Hilary (in loc.): Passione corporis sui infirinitates humanæ imbecillitatis absorbens. In SCHOETTGEN'S Hor. Heb., (in loc.) there is a remarkable quotation to the same effect from the book Sohar.

14. THE RAISING OF THE WIDOW'S SON.

LUKE Vii. 11-16.

THE city whither our Lord was bound, and at the gate of which this great miracle was wrought, is not mentioned elsewhere in Scripture. It lay upon the southern border of Galilee, and on the road to Jerusalem, whither our Lord was probably now going to keep the second passover of his open ministry.
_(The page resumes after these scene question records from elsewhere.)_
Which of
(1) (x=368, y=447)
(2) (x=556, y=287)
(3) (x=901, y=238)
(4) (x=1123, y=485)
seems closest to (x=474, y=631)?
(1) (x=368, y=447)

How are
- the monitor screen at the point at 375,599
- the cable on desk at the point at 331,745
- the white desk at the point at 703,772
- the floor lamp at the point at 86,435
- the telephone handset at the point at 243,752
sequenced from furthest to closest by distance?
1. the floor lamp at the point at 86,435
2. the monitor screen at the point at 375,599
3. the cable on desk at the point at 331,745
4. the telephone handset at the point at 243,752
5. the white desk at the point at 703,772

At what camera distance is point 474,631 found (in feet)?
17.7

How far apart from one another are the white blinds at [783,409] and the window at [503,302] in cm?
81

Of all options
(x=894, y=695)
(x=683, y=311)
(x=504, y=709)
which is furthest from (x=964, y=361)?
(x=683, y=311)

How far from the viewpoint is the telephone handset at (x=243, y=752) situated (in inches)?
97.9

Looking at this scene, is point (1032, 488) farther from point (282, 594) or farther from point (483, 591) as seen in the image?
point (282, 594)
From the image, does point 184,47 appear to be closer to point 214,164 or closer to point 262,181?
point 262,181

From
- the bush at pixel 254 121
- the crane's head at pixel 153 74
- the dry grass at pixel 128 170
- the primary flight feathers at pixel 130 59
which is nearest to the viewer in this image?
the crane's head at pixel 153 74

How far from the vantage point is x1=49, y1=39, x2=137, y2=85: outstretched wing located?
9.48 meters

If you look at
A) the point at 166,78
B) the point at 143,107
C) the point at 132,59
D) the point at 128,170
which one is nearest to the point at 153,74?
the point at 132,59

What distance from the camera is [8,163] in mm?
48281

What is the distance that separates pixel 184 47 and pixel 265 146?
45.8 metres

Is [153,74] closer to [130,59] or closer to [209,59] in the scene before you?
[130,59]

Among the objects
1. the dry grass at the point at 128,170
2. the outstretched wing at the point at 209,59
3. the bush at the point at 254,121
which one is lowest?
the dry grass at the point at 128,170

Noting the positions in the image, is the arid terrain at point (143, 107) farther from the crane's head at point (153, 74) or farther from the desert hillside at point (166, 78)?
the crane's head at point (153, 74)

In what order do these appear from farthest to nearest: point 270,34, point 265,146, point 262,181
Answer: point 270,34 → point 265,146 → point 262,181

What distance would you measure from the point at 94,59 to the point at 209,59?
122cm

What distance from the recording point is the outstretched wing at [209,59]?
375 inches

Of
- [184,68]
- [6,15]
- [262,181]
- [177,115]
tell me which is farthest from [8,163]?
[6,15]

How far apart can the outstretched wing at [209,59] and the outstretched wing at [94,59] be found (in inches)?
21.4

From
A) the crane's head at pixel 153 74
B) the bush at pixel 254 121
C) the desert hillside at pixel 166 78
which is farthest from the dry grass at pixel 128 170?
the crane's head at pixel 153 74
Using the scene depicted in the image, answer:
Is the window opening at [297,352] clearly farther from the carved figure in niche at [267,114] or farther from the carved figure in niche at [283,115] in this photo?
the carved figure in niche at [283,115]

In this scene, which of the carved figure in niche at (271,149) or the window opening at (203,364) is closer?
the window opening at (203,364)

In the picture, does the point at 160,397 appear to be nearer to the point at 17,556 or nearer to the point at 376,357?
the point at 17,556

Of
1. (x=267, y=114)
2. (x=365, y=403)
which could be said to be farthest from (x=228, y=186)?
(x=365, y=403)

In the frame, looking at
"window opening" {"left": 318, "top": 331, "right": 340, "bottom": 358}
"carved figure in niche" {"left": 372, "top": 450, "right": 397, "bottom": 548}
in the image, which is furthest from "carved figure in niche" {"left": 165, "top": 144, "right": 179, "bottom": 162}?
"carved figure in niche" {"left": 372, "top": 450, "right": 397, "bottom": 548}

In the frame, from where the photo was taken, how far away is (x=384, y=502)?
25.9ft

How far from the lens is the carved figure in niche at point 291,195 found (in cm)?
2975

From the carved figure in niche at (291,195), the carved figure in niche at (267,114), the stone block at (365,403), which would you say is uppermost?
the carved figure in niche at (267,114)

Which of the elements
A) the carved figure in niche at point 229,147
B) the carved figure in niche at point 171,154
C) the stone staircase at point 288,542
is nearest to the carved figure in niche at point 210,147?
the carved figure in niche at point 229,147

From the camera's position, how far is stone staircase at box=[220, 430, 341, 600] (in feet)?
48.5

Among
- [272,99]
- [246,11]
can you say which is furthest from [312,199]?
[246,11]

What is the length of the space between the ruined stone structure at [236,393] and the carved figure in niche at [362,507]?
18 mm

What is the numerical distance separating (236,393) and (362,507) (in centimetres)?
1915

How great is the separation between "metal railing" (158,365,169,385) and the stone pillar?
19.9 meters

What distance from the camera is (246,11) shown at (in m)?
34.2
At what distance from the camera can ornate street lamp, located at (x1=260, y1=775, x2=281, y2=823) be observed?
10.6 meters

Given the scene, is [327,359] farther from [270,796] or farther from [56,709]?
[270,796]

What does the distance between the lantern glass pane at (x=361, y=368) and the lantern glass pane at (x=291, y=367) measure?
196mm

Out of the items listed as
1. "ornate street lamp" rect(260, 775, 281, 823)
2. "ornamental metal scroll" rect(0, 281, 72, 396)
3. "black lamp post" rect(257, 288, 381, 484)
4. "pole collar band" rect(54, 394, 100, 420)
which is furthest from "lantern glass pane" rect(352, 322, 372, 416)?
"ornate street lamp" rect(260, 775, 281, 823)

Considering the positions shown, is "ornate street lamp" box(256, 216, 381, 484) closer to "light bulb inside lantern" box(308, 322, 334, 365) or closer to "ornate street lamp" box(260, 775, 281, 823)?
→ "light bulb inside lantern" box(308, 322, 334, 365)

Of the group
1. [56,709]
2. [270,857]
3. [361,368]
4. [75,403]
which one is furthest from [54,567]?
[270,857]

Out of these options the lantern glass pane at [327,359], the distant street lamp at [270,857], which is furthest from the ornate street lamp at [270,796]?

That our Lord should meet the funeral at the gate of the city, while it belonged no doubt to the wonderworks of God's grace, while it was one of those marvellous coincidences which, seeming accidental, are yet deep laid in the councils of his wisdom and of his love, is at the same time a natural circumstance, to be explained by the fact that the Jews did not suffer the interring of the dead in towns, but had their burial-places without the walls. Probably there was very much in the circumstances of the sad procession which he now met, to arouse the compassion even of them who were not touched with so lively a feeling for human sorrows as was the compassionate Saviour of men; and it was this which had brought that "much people" to accompany ! the bier. Indeed, there could little be added to the words of the Evangelist, whose whole narrative here, apart from its deeper interest, is a master-work for its perfect beauty—there could be little added to it to make the picture of desolation more complete-" There was a dead man carried out*, the only son of his mother, and she was a widow." The bitterness of the mourning for an only son had passed into a proverb; thus, Jer. vi. 26, "Make thee mourning as for an only son, most bitter lamentation;" and Zech. xii. 10, "They shall mourn for him as one mourneth for his only son; Amos viii. 10, "I will make it as the mourning of an only son."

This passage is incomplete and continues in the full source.